The Board of Directors, upon the recommendation of the Corporate Governance and Nominating
Committee, has recommended the nomination of 10 of the current members of the Board of Directors for
one year terms that will expire at the Annual Meeting to be held in 2020. If any nominee should become
unable or unwilling to serve as a director, the proxies will be voted at the Annual Meeting for substitute
nominees designated by the Board. The Board presently has no knowledge that any of the nominees will be
unable or unwilling to serve.
The following provides information with respect to each individual nominated and recommended to
be elected to the Board of Directors. Each individual below is also a director on the Board of Directors of
Heritage Bank of Commerce:
JULIANNE M. BIAGINI-KOMAS, age 56, was formerly a member on the Focus Business Bank board
of directors and joined the Board of Directors of the Company in August 2015. Ms. Biagini-Komas is
currently the Vice President, Finance and Human Resources of CNEX Labs, Inc., San Jose, California.

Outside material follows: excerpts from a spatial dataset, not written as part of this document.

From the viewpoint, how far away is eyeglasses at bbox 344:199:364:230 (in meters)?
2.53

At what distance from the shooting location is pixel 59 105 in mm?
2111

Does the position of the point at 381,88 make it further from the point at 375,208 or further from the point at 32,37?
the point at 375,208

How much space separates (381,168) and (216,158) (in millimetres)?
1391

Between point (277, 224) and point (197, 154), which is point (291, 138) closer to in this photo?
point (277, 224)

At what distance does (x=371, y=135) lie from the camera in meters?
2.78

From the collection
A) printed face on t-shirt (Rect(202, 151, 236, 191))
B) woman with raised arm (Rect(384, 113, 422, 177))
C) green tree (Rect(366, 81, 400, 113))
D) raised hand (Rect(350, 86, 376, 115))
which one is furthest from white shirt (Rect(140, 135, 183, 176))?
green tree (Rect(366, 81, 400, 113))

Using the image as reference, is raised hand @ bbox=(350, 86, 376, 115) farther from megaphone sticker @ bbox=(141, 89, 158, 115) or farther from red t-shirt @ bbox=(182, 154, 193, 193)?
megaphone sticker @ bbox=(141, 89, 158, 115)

She was the Chief Financial Officer of Quantumscape Corporation, San Jose, California, from 2011 to
2014. Previously, she was the Chief Financial Officer of Endwave Corporation, a Nasdaq-listed company,
from 1994 to 2007. Ms. Biagini-Komas has a Bachelor of Science degree in Accounting from San Jose State
University and a Masters in Business Administration degree from Santa Clara University. Ms. Biagini-
Komas is a Certified Public Accountant. With over 20 years of human resource administration experience,
Ms. Biagini-Komas is particularly suited to serve as Chair of the Compensation Committee. With her
experience as a chief financial officer and her accounting background, Ms. Biagini-Komas provides
valuable insight and perspective regarding accounting and tax issues and is particularly suited to serve as a
member of the Board’s Audit Committee and the Loan Committee.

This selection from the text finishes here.